En fait, c'est par ce qui est possible que Superheroes nous fera retenir quelques belles leçons. À des centaines de kilomètres de distance, deux super-héros partagent la même conviction et vénèrent le même anniversaire : la mort dans les années 60 d'une jeune newyorkaise sans défense tabassée, violée et tuée sous les yeux de trente-huit voisins qui n'ont rien fait. L'objectif premier de ces défenseurs nocturnes de la liberté est précisément de répondre à l'appel là où le citoyen moyen aurait plutôt tendance à se désister. Pour expliquer l'impulsion héroïque de ces intervenants, Barnett s'appuie constamment en allers et retours sur le témoignage d'une psychologue spécialisée en la matière (et dans tout ce que l'esprit peut concevoir comme « masque ») et une officière de la police dont le discours tourne autour de la responsabilité civile des citoyens et du trop grand risque que prendraient ceux souhaitant faire face eux-mêmes aux brigands de la rue. À ce sujet, elle n'a pas tout à fait tort. Du gaillard rouge s'électrocutant avec son propre « taser » à Master Legend et son douteux canon à patates lanceur de glaçons, l'arsenal et la subtilité de certains de ces hommes courageux laisse parfois à désirer. Entre la bonne cause sociale et la folie d'une enfance qui n'a jamais atteint la maturité, le « problème » de ces vrais super-héros est à la fois un baume sur les bas-fonds de la société qui les a vus naître tout en étant symptomatique d'un monde en quête de héros et en manque de stabilité dans son imaginaire.
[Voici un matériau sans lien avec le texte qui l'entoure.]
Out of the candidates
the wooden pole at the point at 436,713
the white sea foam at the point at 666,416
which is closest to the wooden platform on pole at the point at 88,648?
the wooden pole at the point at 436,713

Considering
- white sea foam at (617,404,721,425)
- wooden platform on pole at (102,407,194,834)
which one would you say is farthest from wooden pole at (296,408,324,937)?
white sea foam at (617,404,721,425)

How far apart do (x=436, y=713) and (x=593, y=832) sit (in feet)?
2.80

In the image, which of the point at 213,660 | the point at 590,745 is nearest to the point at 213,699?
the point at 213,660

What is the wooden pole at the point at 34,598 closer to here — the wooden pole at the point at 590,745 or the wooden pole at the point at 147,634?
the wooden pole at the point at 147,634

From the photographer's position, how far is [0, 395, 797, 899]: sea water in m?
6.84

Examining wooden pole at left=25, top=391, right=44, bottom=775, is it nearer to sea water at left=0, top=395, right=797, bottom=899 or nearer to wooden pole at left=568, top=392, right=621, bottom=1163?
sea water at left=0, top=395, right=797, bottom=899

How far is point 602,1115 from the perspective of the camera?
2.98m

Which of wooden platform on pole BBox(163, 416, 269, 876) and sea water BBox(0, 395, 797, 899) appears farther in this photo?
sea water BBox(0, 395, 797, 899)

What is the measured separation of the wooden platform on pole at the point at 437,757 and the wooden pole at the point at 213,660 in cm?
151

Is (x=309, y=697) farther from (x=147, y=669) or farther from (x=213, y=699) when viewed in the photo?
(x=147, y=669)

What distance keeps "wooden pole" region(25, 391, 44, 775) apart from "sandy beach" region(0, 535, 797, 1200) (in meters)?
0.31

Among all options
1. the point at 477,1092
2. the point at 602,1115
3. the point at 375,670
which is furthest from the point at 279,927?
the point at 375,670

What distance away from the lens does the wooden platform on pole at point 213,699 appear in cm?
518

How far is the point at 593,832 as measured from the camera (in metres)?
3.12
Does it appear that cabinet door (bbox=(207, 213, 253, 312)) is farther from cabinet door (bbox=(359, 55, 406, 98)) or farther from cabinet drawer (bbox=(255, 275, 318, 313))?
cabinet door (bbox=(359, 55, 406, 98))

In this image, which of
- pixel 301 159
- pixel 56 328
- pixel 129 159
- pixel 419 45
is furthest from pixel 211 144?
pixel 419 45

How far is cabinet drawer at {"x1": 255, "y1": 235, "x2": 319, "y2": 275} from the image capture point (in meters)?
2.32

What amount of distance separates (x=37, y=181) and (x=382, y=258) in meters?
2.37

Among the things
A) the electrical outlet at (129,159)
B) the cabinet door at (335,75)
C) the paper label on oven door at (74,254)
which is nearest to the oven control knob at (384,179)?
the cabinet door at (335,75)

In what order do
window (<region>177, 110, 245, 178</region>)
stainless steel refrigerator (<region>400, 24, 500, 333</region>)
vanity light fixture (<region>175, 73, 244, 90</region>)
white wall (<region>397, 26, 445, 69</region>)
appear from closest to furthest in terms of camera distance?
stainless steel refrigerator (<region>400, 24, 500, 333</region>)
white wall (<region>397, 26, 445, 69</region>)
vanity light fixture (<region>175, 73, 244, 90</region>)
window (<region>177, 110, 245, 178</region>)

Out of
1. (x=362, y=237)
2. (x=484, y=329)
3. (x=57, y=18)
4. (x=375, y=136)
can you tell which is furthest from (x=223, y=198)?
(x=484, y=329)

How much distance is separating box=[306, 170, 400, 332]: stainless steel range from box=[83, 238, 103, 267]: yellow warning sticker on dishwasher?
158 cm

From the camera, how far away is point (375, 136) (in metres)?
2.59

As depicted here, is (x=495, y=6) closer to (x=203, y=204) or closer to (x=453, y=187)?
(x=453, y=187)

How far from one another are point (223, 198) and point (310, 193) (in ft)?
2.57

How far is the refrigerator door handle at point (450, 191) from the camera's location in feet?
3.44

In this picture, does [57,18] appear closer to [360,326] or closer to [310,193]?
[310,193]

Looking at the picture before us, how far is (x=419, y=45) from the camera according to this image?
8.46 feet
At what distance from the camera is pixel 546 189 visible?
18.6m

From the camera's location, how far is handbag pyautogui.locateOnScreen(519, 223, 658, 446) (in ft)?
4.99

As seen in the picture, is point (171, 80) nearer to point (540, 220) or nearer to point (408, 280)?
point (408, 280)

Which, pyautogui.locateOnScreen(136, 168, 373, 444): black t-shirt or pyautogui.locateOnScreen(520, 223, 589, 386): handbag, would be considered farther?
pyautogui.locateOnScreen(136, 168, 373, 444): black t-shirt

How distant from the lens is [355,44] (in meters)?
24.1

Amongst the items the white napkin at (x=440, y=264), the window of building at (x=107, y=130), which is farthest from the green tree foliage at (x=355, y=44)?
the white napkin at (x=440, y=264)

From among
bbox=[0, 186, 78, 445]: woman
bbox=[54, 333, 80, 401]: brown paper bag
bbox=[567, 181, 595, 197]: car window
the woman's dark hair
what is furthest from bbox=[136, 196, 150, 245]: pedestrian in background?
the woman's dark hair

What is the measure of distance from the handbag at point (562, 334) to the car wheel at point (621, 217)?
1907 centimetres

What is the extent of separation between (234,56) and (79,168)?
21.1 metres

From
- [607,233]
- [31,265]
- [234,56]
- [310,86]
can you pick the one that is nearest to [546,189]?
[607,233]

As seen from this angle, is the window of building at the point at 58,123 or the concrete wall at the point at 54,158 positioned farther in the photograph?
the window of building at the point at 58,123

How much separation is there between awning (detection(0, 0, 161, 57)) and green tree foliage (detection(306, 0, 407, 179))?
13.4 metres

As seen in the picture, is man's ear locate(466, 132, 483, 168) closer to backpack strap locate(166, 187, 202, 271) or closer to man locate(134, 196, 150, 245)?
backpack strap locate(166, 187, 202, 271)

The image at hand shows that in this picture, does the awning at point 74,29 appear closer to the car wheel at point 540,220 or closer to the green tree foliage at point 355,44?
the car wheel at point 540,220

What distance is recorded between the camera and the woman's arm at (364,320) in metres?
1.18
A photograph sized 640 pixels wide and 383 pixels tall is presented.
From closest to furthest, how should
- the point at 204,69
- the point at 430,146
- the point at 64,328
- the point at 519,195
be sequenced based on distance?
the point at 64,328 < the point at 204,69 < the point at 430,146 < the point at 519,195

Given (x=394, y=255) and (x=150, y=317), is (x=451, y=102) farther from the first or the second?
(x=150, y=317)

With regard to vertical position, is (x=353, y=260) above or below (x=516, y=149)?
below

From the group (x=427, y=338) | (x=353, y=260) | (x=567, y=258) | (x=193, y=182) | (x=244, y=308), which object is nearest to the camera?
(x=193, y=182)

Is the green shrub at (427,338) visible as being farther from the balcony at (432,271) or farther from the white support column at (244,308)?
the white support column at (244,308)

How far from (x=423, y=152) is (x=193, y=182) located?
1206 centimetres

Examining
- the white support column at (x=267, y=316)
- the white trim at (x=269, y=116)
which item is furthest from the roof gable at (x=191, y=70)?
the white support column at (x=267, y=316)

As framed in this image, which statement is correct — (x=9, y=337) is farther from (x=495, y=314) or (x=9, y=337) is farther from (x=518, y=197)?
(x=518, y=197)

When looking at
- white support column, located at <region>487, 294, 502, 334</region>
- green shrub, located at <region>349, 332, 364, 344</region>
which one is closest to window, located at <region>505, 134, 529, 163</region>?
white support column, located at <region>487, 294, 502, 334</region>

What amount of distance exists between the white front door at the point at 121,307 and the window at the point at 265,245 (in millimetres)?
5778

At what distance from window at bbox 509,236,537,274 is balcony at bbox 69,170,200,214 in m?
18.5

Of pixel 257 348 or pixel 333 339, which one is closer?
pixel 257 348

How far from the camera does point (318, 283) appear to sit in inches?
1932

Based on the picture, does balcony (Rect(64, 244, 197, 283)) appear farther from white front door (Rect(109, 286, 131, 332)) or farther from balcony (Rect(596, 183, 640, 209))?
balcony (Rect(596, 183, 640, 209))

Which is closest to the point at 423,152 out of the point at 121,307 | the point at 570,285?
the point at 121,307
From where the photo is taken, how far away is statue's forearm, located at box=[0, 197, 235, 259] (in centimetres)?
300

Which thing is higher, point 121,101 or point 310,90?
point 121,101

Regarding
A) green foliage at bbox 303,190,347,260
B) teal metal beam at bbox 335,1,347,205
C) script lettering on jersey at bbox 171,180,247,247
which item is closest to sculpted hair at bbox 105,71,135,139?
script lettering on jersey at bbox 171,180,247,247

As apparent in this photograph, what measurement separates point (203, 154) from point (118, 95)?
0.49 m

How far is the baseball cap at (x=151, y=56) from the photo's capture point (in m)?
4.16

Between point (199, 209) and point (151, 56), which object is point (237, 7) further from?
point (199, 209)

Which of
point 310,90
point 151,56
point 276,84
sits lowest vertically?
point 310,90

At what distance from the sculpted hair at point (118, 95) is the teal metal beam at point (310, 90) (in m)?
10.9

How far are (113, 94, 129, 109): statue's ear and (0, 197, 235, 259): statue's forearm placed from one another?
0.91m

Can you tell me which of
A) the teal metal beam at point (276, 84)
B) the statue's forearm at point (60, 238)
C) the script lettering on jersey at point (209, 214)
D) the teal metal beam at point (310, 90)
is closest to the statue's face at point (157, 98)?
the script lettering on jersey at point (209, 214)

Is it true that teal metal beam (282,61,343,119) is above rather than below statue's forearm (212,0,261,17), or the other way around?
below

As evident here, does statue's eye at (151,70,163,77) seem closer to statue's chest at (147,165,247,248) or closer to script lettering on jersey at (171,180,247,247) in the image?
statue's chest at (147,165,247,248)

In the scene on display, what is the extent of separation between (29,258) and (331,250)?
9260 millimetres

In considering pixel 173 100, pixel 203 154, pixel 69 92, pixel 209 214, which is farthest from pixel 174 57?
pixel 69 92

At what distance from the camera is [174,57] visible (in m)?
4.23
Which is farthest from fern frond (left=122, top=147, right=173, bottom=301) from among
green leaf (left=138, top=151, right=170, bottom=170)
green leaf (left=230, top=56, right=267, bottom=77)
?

Tout fluctue, tout est trouble, autant pour nous qui ne croyons pas voir ce que nous voyons (comme ce petit bonhomme musclé et équipé d'un habit bien moulé jetant d'un parc un immense revendeur de drogue). À confondre avec le cinéma de super-héros, l'originalité de ces gens a été captée par Barnett avec un sens du détail et un plaisir apparent (ces séquences servant de transitions, la qualité des intervenants, leur diversité et la manière dont chacun est caractérisé) qui n'est pas celui du simple reportage. Produit par HBO, Superheroes a un brillant avenir devant lui, lequel promet de le mettre en tête de liste de ce qui se formera un jour par le regard rétrospectif que nous porterons à cette époque où le shérif de la ville ensablée a fait place au justicier à l'identité inconnue. Plus qu'auparavant, l'idée que nous pourrions tous avoir une identité secrète a lentement triomphé des anciennes représentations américaines de l'héroïsme. Tout le monde peut être un patriote, un héros, un super-héros. En quelque sorte, Superheroes est une magnifique introduction à un monde aux côtés niais, mais au coeur si généreux, à l'amour si débordant envers une culture populaire, envers un art de la bande dessinée permettant d'égailler des visages, qu'il faudra un jour rendre hommage à cette mode avant qu'elle ne s'essouffle et qu'elle ne dépérisse comme Spider-Man jetant son costume aux poubelles ou comme Batman refusant à tout jamais de sortir de sa Batcave. Le public décidera donc du sort de ces films, de cette culture et, ultimement, du sort que l'on réservera à ceux qui s'en sont fait un mode de vie. D'ici là, ils tiennent mordicus à leurs associations, stipulant que tout être humain à en lui un pouvoir énorme et donc, comme l'a dit l'oncle Ben, que les grands pouvoirs viennent avec de grandes responsabilités.
Critique publiée le 18 juillet 2011.